Tek seferde aylarca seyahat etmek ve her gece performans fikri
korkutucuydu. - Öyleydi.
İngiltere turu eğlenceliydi çünkü
şovu ilk defa sergiledik
ve hepsi bu kadardı.
Ancak yolda geçen gerçek hayat ilginçti
çünkü gün boyunca küçük, gri bir aracın içinde
seyahat edip durduk. - Aynen.
Bir sonraki şovumuz için yoldayız
ve Dan çoktan İnternet'te gezinme pozisyonunu aldı.
Dur bir dakika. Sırf arabadasın diye Tumblr'da
güzel vakit geçiremezsin diye bir şey yok.
Gün boyu seyahat ediyorduk.
Seyahat hastalığım için iyi değildi.
Çünkü herkes bilgisayarının başındaydı,
e-postalarına bakıyordu
ve ben de pencereden dışarı şöyle bakıyordum.
Hayır, bunu yapmayacağız.
Bu humuslu cipslerin üzerindekileri okuyup
kusmam ne kadar sürecek
onu göreceğim.
Phil midesini üzerimize boşaltmadan önce.

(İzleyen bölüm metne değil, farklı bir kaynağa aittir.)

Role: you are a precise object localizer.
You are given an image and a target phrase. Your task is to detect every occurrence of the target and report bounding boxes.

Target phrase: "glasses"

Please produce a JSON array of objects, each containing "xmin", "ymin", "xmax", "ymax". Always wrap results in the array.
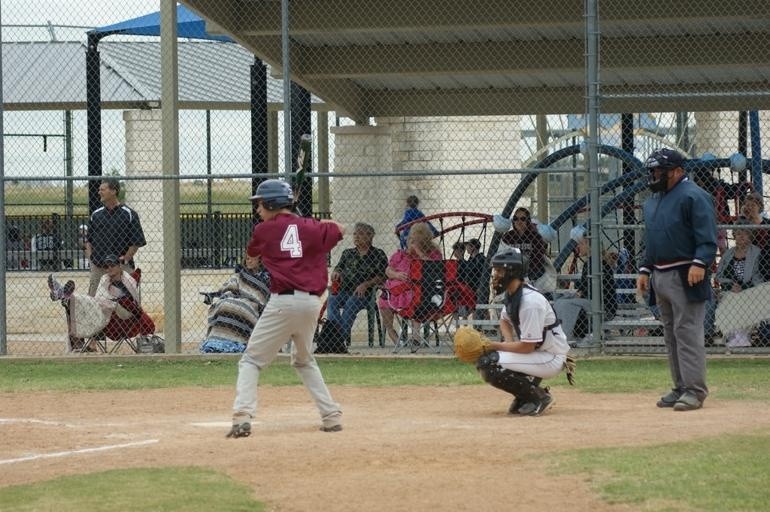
[{"xmin": 513, "ymin": 215, "xmax": 527, "ymax": 222}]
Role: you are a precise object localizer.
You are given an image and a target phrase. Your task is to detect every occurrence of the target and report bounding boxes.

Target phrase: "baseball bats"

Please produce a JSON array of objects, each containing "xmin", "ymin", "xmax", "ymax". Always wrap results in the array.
[{"xmin": 291, "ymin": 134, "xmax": 312, "ymax": 211}]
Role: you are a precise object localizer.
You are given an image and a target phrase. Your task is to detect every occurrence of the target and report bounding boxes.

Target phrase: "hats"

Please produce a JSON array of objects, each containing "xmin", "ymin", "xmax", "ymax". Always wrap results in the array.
[{"xmin": 104, "ymin": 254, "xmax": 117, "ymax": 262}]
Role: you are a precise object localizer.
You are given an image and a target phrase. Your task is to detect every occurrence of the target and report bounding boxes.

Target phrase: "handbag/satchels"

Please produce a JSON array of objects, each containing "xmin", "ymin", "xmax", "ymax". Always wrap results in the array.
[{"xmin": 314, "ymin": 319, "xmax": 347, "ymax": 354}]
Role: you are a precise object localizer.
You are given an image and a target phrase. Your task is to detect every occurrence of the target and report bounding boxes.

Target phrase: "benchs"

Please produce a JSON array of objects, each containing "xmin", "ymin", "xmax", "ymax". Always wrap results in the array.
[{"xmin": 462, "ymin": 271, "xmax": 723, "ymax": 346}]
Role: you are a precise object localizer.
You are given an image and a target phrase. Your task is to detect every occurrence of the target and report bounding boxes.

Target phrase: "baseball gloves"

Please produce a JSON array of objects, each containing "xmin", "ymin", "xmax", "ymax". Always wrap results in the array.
[{"xmin": 454, "ymin": 326, "xmax": 490, "ymax": 360}]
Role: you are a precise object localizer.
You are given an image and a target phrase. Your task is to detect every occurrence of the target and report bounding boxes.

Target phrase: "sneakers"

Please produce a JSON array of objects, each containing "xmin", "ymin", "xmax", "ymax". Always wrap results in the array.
[
  {"xmin": 508, "ymin": 386, "xmax": 555, "ymax": 415},
  {"xmin": 657, "ymin": 392, "xmax": 679, "ymax": 408},
  {"xmin": 61, "ymin": 280, "xmax": 74, "ymax": 307},
  {"xmin": 674, "ymin": 389, "xmax": 703, "ymax": 411},
  {"xmin": 48, "ymin": 275, "xmax": 62, "ymax": 301},
  {"xmin": 226, "ymin": 423, "xmax": 251, "ymax": 438}
]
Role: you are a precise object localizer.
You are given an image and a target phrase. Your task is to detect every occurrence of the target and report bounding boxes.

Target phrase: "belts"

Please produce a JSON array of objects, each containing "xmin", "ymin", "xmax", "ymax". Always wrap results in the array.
[{"xmin": 277, "ymin": 288, "xmax": 320, "ymax": 296}]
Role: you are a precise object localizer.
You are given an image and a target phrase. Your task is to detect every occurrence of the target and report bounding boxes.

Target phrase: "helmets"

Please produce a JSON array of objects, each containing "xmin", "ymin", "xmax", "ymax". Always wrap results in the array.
[
  {"xmin": 488, "ymin": 248, "xmax": 529, "ymax": 296},
  {"xmin": 247, "ymin": 178, "xmax": 295, "ymax": 211},
  {"xmin": 644, "ymin": 147, "xmax": 684, "ymax": 193}
]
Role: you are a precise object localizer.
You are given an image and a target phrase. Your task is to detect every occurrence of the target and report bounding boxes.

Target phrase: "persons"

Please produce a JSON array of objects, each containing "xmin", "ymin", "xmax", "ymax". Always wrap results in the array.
[
  {"xmin": 702, "ymin": 192, "xmax": 770, "ymax": 354},
  {"xmin": 327, "ymin": 222, "xmax": 389, "ymax": 353},
  {"xmin": 83, "ymin": 178, "xmax": 147, "ymax": 352},
  {"xmin": 9, "ymin": 218, "xmax": 91, "ymax": 272},
  {"xmin": 48, "ymin": 254, "xmax": 137, "ymax": 338},
  {"xmin": 636, "ymin": 149, "xmax": 719, "ymax": 412},
  {"xmin": 455, "ymin": 248, "xmax": 576, "ymax": 417},
  {"xmin": 200, "ymin": 254, "xmax": 271, "ymax": 353},
  {"xmin": 501, "ymin": 207, "xmax": 555, "ymax": 308},
  {"xmin": 573, "ymin": 231, "xmax": 618, "ymax": 346},
  {"xmin": 451, "ymin": 238, "xmax": 487, "ymax": 329},
  {"xmin": 225, "ymin": 178, "xmax": 348, "ymax": 439},
  {"xmin": 376, "ymin": 222, "xmax": 443, "ymax": 353},
  {"xmin": 394, "ymin": 195, "xmax": 439, "ymax": 249}
]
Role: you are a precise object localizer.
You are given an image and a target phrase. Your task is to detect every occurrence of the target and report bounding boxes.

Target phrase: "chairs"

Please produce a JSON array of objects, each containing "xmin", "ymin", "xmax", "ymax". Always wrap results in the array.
[
  {"xmin": 80, "ymin": 269, "xmax": 141, "ymax": 355},
  {"xmin": 381, "ymin": 261, "xmax": 457, "ymax": 355},
  {"xmin": 318, "ymin": 275, "xmax": 380, "ymax": 348}
]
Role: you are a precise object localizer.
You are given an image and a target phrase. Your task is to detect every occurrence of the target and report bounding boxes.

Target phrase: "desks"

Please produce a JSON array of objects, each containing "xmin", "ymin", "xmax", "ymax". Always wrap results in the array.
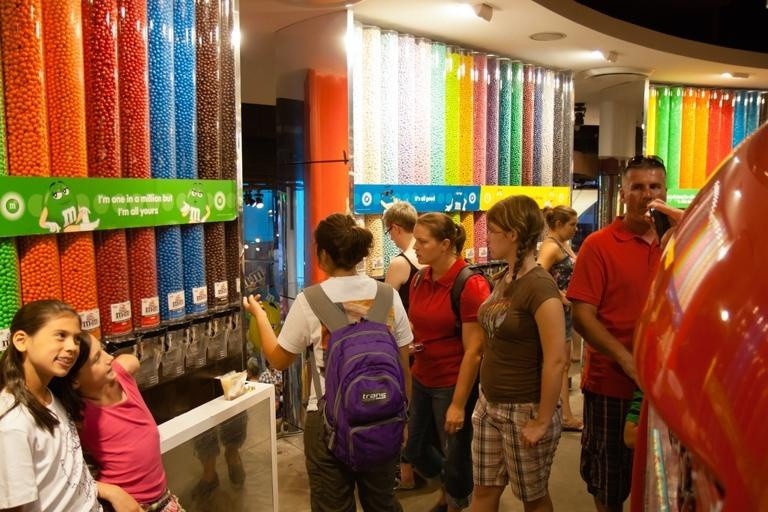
[{"xmin": 121, "ymin": 371, "xmax": 278, "ymax": 512}]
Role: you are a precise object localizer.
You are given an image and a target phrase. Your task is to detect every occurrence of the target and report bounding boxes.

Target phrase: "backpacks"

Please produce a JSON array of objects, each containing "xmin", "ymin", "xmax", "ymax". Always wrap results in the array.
[{"xmin": 301, "ymin": 281, "xmax": 411, "ymax": 476}]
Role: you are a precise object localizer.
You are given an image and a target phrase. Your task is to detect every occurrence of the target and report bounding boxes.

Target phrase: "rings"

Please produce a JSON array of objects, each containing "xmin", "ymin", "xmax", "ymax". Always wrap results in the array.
[{"xmin": 455, "ymin": 426, "xmax": 462, "ymax": 431}]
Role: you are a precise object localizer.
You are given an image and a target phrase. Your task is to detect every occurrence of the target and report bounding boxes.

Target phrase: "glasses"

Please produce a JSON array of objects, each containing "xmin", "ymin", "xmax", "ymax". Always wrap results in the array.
[
  {"xmin": 384, "ymin": 223, "xmax": 400, "ymax": 235},
  {"xmin": 627, "ymin": 155, "xmax": 664, "ymax": 169},
  {"xmin": 487, "ymin": 230, "xmax": 504, "ymax": 236}
]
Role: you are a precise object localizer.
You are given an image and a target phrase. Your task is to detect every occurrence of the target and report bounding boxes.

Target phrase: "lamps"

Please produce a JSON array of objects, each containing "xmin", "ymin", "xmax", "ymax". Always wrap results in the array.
[
  {"xmin": 608, "ymin": 52, "xmax": 617, "ymax": 62},
  {"xmin": 244, "ymin": 188, "xmax": 264, "ymax": 209},
  {"xmin": 471, "ymin": 2, "xmax": 495, "ymax": 22}
]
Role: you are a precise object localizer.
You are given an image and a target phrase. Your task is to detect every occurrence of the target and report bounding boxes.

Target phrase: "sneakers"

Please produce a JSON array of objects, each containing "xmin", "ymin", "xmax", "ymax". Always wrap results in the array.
[
  {"xmin": 561, "ymin": 420, "xmax": 584, "ymax": 431},
  {"xmin": 224, "ymin": 450, "xmax": 246, "ymax": 485},
  {"xmin": 394, "ymin": 471, "xmax": 441, "ymax": 498},
  {"xmin": 192, "ymin": 472, "xmax": 219, "ymax": 501}
]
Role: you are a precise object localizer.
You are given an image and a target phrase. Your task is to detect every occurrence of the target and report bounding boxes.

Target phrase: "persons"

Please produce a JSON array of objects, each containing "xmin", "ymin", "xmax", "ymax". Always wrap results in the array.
[
  {"xmin": 568, "ymin": 155, "xmax": 678, "ymax": 512},
  {"xmin": 467, "ymin": 195, "xmax": 568, "ymax": 511},
  {"xmin": 243, "ymin": 212, "xmax": 418, "ymax": 512},
  {"xmin": 408, "ymin": 212, "xmax": 493, "ymax": 510},
  {"xmin": 538, "ymin": 204, "xmax": 585, "ymax": 432},
  {"xmin": 0, "ymin": 295, "xmax": 117, "ymax": 512},
  {"xmin": 379, "ymin": 199, "xmax": 422, "ymax": 319},
  {"xmin": 624, "ymin": 390, "xmax": 654, "ymax": 453},
  {"xmin": 59, "ymin": 324, "xmax": 189, "ymax": 512}
]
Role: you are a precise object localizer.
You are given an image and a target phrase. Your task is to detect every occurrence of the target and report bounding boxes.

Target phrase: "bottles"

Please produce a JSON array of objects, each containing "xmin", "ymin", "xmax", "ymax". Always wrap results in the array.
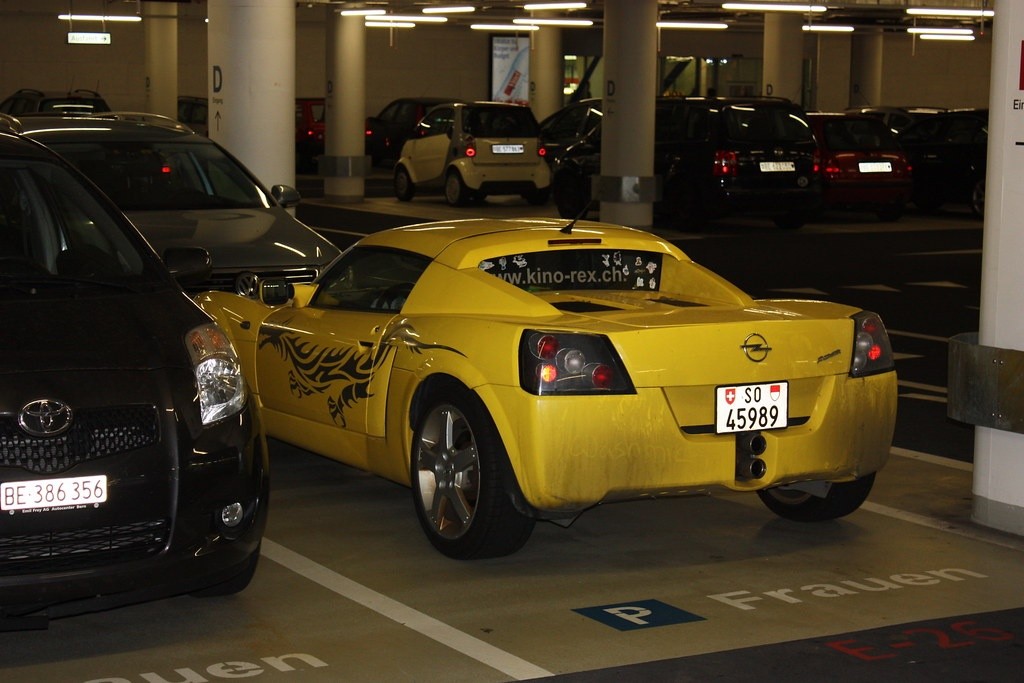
[{"xmin": 496, "ymin": 46, "xmax": 529, "ymax": 102}]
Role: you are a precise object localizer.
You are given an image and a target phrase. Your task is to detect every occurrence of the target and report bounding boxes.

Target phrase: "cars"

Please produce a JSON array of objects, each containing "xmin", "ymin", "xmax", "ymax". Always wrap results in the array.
[
  {"xmin": 291, "ymin": 97, "xmax": 375, "ymax": 165},
  {"xmin": 536, "ymin": 95, "xmax": 603, "ymax": 167},
  {"xmin": 366, "ymin": 99, "xmax": 463, "ymax": 159},
  {"xmin": 176, "ymin": 96, "xmax": 210, "ymax": 137},
  {"xmin": 396, "ymin": 102, "xmax": 552, "ymax": 208},
  {"xmin": 804, "ymin": 105, "xmax": 988, "ymax": 217}
]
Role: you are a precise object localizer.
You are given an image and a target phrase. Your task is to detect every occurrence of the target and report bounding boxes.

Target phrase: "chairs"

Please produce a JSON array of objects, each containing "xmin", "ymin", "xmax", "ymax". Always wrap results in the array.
[
  {"xmin": 860, "ymin": 135, "xmax": 876, "ymax": 147},
  {"xmin": 495, "ymin": 118, "xmax": 513, "ymax": 129},
  {"xmin": 73, "ymin": 159, "xmax": 126, "ymax": 199},
  {"xmin": 949, "ymin": 130, "xmax": 988, "ymax": 144},
  {"xmin": 0, "ymin": 226, "xmax": 31, "ymax": 271},
  {"xmin": 465, "ymin": 111, "xmax": 483, "ymax": 136}
]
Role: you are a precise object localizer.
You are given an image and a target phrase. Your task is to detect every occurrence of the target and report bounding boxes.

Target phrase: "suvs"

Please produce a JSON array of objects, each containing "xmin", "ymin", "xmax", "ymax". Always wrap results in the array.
[
  {"xmin": 0, "ymin": 113, "xmax": 358, "ymax": 320},
  {"xmin": 0, "ymin": 89, "xmax": 112, "ymax": 116},
  {"xmin": 547, "ymin": 96, "xmax": 824, "ymax": 231},
  {"xmin": 0, "ymin": 125, "xmax": 272, "ymax": 601}
]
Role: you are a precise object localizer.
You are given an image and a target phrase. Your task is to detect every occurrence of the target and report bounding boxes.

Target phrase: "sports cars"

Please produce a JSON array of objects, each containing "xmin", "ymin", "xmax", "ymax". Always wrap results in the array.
[{"xmin": 189, "ymin": 218, "xmax": 899, "ymax": 563}]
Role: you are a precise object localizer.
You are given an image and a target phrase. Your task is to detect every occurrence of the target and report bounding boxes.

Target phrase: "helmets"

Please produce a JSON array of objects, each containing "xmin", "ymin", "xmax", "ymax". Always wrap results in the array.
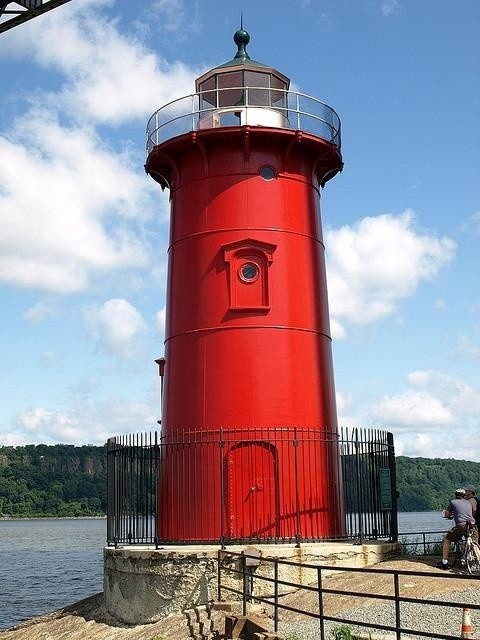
[{"xmin": 455, "ymin": 489, "xmax": 466, "ymax": 494}]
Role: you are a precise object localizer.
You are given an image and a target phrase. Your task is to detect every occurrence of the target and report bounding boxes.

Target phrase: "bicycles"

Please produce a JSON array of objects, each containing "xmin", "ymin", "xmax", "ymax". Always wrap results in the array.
[{"xmin": 444, "ymin": 515, "xmax": 480, "ymax": 576}]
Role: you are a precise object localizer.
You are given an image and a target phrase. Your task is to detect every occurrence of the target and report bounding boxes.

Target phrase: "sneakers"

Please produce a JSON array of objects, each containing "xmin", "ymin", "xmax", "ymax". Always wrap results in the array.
[{"xmin": 437, "ymin": 560, "xmax": 448, "ymax": 570}]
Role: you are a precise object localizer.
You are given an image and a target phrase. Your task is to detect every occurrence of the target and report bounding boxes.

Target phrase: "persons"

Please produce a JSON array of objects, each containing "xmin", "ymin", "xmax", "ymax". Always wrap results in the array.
[
  {"xmin": 437, "ymin": 488, "xmax": 475, "ymax": 569},
  {"xmin": 464, "ymin": 484, "xmax": 480, "ymax": 545}
]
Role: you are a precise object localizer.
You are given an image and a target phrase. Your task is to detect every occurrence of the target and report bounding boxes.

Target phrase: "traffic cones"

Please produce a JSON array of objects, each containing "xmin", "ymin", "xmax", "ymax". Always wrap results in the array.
[{"xmin": 460, "ymin": 608, "xmax": 473, "ymax": 639}]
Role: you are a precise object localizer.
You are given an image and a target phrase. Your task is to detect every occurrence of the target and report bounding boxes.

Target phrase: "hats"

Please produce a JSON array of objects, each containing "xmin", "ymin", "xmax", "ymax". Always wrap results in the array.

Normal cipslere göre yüzde kırk
daha az yağ. Yağ oranı...
Midem bulandı bile. Yedi kelime oldu mu?
Otel odasının neye benzediğini görmek heyecan verici.
Bu hep eğlencelidir. Önümüzdeki
birkaç saat nereye tıkılı kalacağım diye merak edersiniz.
Beğenir veya beğenmezsiniz.
Hapishanede miyiz?
Hayatlarımız biraz... Ne yapıyorsun sen?
Phil bir sandalyede dikiliyor. Ne yapıyorsun?
Seni korkuttum mu?
Yukarı bakıp ne kadar uzun diye düşün istedim.
Sırık gibi duruyorsun, dostum.
Güvenliğinden endişelendim.
Bunu seviyorum çünkü tavan yüksek.
Her gün otellerde kalmak nasıl bir şey?
- Aslında sevdim. - Eğlenceli.
- Ve ilginç.
Yatağımdaki yastığı özleyeceğimi
bildiğim için yanımda getirdim.
Kestirmek istediğinde iyi olur.
Bazı günler çok uzun sürüyor.
Böylece biraz kestirebilirsin.
Otellerdeki yastıklara da güvenmiyorum.
Üzerinde kimler yattı kim bilir?
Phil, lütfen.
Her yerinde kepek, kıl ve salya var.
Bence bu bir başa çıkma mekanizması.
Yastığına ne anlam yüklüyorsun?
Yanıma alabileceğim küçük bir ev gibi düşün.
İngiltere turnesinde İngiltere'nin
daha önce hiç görmediğim yerlerini gördüm.
Bu hoşuma gitti.
Aynen. İngiliz olsak da ülkemizin
çok az bir kısmını gördüğümüzü fark ettik.
- Çok eğlenceliydi. - Evet.
Çok güzeldi. Engebeli tepeler,
yemyeşil otlaklar ve muazzam hayvanlar vardı.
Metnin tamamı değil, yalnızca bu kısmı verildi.